Peraltro, la giurisprudenza di questa Corte sotto il vigore dell’art. 360 c.p.c., n. 5, anteriore alla riforma di cui al D.L. n. 83 del 2012, art. 54, comma 1, lett. b, ha avuto modo di chiarire che ricorre il vizio di motivazione, sotto il profilo della omissione, insufficienza, contraddittorietà della medesima, quando, nel ragionamento del giudice di merito, sia rinvenibile traccia evidente dell’insufficiente esame di punti decisivi della controversia, prospettato dalle parti o rilevabile di ufficio, ovvero quando esista insanabile contrasto tra le argomentazioni complessivamente adottate, tale da non consentire l’identificazione del procedimento logico – giuridico posto a base della decisione (Cass., n. 17477/2007; n. 6787/2012).

Orbene, nella specie la CTR, dopo avere riconosciuto che il contribuente si avvantaggiava nello svolgimento della sua attività della collaborazione del coniuge, ha negato che il predetto svolgesse la propria attività con l’ausilio di personale dipendente, tralasciando di considerare che tale elemento risultava dal quadro RG relativo al reddito d’impresa e, specificamente, dal rigo “quote imputate ai collaboratori dell’impresa familiare o al coniuge di azienda coniugale”.

Orbene, l’omesso esame del fatto anzidetto ha inficiato la logicità e completezza della motivazione della sentenza impugnata, se appunto si consideri che secondo la giurisprudenza di questa Corte l’imprenditore familiare è soggetto ad IRAP, integrando la collaborazione dei partecipanti quel quid pluris dotato di attitudine a produrre una ricchezza ulteriore (o valore aggiunto) rispetto a quella conseguibile con il solo apporto lavorativo personale del titolare (cfr., Cass., n. 1537/2014; Cass. n. 10777/2013; Cass. n. 12616/2016).
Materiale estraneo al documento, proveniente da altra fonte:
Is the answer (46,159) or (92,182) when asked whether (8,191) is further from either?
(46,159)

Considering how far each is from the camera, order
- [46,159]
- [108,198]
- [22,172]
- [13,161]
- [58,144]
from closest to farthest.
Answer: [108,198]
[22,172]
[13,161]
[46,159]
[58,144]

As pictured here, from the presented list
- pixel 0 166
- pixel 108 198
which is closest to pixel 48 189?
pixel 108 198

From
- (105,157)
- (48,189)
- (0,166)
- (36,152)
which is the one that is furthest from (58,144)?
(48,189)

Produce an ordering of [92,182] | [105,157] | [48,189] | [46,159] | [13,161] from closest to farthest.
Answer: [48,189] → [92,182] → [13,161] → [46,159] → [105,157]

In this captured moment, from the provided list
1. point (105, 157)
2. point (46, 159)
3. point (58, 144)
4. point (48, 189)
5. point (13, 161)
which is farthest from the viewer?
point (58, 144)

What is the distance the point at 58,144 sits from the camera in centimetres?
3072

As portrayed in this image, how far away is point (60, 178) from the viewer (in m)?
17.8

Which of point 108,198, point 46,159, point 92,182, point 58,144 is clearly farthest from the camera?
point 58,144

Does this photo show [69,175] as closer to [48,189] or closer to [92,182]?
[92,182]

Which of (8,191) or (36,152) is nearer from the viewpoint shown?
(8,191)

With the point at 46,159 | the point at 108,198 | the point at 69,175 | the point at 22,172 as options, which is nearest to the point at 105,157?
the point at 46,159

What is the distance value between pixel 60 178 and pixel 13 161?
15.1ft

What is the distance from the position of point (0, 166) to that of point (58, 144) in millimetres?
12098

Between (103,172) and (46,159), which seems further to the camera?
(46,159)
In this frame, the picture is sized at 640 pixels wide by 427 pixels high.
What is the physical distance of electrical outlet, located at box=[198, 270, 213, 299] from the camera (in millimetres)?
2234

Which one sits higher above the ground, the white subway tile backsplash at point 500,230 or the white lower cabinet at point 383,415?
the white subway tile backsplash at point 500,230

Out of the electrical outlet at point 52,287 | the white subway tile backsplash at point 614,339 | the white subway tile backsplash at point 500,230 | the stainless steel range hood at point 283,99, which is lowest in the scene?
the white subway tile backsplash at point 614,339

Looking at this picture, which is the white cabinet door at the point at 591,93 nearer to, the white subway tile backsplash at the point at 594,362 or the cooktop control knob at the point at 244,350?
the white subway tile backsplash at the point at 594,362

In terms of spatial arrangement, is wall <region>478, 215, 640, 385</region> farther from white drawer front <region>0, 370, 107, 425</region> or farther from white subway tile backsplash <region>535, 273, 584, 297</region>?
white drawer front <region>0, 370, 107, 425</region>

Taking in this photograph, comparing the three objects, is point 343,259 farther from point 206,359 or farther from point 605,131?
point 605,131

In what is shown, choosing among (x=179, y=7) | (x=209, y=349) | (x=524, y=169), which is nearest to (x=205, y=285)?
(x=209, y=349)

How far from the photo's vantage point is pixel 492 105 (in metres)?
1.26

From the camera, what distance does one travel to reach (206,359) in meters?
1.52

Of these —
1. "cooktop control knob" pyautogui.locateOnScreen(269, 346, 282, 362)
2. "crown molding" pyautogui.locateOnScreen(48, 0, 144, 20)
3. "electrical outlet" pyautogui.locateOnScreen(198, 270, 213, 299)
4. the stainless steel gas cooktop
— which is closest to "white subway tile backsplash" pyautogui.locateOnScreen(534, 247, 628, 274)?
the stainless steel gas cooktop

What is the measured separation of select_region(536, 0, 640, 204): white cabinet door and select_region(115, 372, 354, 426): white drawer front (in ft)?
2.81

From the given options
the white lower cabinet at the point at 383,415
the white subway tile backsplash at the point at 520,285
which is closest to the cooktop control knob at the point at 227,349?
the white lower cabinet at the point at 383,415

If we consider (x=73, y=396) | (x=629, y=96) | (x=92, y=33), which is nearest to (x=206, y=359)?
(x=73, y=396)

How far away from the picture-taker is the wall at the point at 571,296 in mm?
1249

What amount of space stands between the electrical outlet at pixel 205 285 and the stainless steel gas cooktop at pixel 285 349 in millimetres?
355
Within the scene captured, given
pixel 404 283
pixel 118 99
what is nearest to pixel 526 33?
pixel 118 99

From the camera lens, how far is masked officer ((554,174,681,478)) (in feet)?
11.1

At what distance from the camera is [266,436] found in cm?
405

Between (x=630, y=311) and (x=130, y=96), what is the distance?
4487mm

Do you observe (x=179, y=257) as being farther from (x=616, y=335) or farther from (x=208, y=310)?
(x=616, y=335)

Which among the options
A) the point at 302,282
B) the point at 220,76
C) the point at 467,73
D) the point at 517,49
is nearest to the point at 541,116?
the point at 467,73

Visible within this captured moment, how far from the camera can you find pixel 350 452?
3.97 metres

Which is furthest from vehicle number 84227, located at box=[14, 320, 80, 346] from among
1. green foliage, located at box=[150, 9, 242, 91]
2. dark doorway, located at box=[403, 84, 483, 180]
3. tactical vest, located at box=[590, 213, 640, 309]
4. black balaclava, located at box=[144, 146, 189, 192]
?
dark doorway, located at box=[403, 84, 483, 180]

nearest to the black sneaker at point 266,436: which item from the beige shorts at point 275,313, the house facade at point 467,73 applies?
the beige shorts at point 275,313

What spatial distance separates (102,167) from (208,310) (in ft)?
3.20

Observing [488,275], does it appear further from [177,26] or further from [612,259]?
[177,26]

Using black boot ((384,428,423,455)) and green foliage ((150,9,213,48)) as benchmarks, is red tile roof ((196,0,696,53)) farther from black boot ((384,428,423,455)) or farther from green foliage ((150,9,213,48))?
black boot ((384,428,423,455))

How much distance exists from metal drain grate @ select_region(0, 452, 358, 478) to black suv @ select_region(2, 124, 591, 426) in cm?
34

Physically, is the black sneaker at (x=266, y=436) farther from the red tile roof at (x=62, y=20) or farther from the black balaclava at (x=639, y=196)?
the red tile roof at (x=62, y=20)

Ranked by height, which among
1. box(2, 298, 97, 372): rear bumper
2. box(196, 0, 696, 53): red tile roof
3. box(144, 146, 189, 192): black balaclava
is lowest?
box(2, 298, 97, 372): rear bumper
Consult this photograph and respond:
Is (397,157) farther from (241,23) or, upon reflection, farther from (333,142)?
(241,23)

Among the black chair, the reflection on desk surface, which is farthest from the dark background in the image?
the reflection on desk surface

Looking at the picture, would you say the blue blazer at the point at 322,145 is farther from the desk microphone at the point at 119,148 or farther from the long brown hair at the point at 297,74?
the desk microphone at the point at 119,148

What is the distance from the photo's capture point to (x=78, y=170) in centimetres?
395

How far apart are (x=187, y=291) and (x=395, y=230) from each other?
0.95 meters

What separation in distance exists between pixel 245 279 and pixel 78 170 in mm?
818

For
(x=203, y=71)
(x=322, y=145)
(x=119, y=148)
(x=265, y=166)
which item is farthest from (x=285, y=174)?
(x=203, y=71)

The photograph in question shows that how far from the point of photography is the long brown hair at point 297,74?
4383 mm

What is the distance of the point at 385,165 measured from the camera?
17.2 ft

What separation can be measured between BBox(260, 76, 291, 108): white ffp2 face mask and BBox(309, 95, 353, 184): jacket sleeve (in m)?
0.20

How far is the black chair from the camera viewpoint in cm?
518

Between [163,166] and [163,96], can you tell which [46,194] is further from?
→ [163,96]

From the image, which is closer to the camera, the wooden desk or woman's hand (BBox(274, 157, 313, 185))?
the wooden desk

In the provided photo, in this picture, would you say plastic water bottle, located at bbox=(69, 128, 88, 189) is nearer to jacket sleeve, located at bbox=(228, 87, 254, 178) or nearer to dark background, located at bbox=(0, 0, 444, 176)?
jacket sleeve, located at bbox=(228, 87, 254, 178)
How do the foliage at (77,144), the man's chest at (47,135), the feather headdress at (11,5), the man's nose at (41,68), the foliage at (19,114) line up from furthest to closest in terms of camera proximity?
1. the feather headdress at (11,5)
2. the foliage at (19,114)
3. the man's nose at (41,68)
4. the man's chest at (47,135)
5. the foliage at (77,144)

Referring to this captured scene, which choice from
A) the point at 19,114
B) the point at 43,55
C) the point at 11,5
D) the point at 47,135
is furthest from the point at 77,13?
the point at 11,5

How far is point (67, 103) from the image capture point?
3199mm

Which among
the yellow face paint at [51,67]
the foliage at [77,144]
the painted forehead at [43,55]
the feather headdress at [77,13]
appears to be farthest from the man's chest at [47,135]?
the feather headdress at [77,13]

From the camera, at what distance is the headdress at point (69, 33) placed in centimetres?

Sulla base di tali considerazioni, in accoglimento dei due motivi di ricorso, la sentenza impugnata va cassata con rinvio ad altra sezione della CTR Friuli Venezia Giulia, anche per la liquidazione delle spese del giudizio di legittimità.

PQM

La Corte, visti gli artt. 375 e 380 bis c.p.c..

Accoglie il ricorso, cassa la sentenza impugnata e rinvia ad altra sezione della CTR Friuli Venezia Giulia, anche per la liquidazione delle spese del giudizio di legittimità.

Così deciso in Roma, nella Camera di Consiglio della sesta sezione civile, il 21 luglio 2016.